**Problem description**
Output only the line that contains "order: Artiodactyla" and the lines after it, all verbatim, through the last one below.

**Task inputs**
= = =

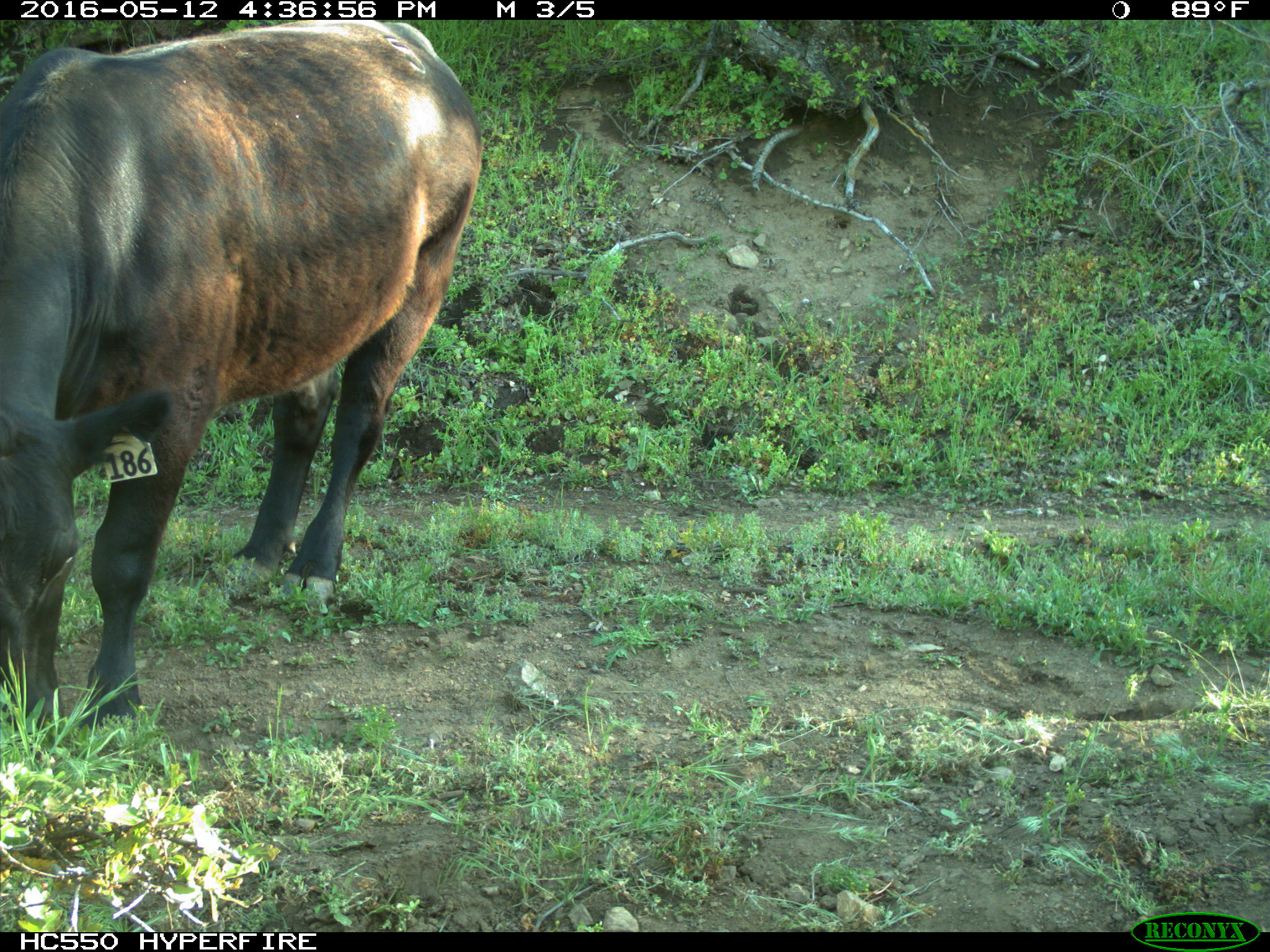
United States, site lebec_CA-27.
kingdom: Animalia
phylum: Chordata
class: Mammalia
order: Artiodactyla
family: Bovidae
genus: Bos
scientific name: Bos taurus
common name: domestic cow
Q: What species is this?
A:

= = =

**Exercise response**
order: Artiodactyla
family: Bovidae
genus: Bos
scientific name: Bos taurus
common name: domestic cow
Q: What species is this?
A:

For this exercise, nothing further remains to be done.